Sie kann von manchen Menschen mit leichter Laktoseintoleranz besser vertragen werden als frische Milch, weil ein Teil der Laktose abgebaut wird. Das ist nicht garantiert. Bei ausgeprägten Beschwerden können laktosefreie Produkte geeigneter sein. Eine Laktoseintoleranz sollte bei Unsicherheit medizinisch abgeklärt werden.

Kann fermentierte Milch das Immunsystem stärken?

Bestimmte Kulturen können mit dem Immunsystem interagieren. Daraus folgt jedoch nicht, dass fermentierte Milch das Immunsystem zuverlässig stärkt oder vor Krankheiten schützt. Eine ausgewogene Ernährung und eine gute medizinische Versorgung bleiben entscheidend.

Ist Kefir besser als Joghurt?

Nicht grundsätzlich. Kefir und Joghurt unterscheiden sich in Kulturen, Konsistenz, Geschmack und Nährwert. Wählen Sie das Produkt, das Sie gut vertragen und dessen Zutaten und Zuckergehalt zu Ihrer Ernährung passen.

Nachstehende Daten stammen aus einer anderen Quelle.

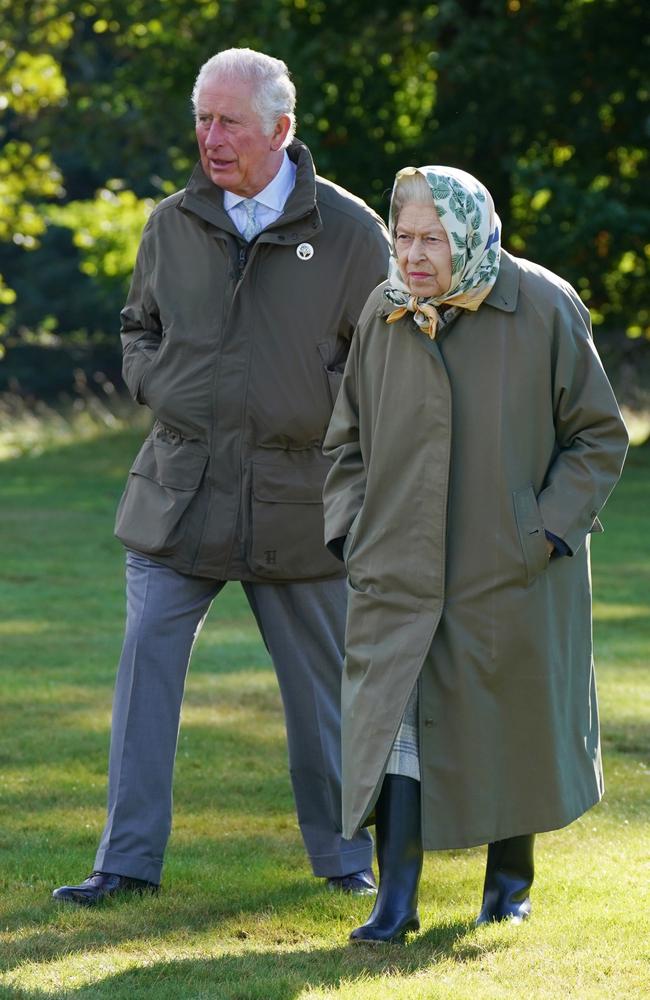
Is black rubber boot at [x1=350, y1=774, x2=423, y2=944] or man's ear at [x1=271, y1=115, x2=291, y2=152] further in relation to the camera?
man's ear at [x1=271, y1=115, x2=291, y2=152]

Das Wichtigste auf einen Blick

  • Fermentierte Milch umfasst unter anderem Joghurt, Kefir und Buttermilch.
  • Sie kann Nährstoffe liefern und für manche Menschen leichter verträglich sein als frische Milch.
  • Lebende Kulturen können die Verdauung unterstützen, ihre Wirkung ist jedoch individuell und produktabhängig.
  • Bei Laktoseintoleranz, Milchallergie, empfindlicher Verdauung oder Immunschwäche ist besondere Vorsicht sinnvoll.
  • Kleine Portionen, ungesüßte Produkte und gute Hygiene beim Selbermachen helfen bei einer sicheren Auswahl.